### Entries provided

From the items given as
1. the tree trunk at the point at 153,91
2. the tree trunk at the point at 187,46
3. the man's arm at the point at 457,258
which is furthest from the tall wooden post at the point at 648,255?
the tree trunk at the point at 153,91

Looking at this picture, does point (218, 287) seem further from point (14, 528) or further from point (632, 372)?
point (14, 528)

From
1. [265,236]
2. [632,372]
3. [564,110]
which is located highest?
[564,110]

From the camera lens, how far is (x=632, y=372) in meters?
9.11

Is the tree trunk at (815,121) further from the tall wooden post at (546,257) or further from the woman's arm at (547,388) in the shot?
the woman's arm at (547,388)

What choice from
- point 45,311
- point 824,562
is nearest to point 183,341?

### Set exercise
Change every "tall wooden post" in the material above to "tall wooden pole" and reproduce the material with nothing else altered.

### Worked solution
From the items given as
1. the tree trunk at the point at 153,91
2. the tree trunk at the point at 187,46
3. the man's arm at the point at 457,258
which is furthest from the tall wooden pole at the point at 648,255?
the tree trunk at the point at 153,91

Looking at this picture, does point (218, 287) seem further from point (14, 528) or further from point (632, 372)?
point (14, 528)

From
1. [265,236]
2. [632,372]
3. [564,110]
which is located highest?
[564,110]

From the camera lens, how far is (x=632, y=372) in meters?
9.11

Is the tree trunk at (815,121) further from the tall wooden pole at (546,257) or further from the woman's arm at (547,388) in the shot?
the woman's arm at (547,388)

What choice from
- point 45,311
- point 824,562
is nearest to point 183,341?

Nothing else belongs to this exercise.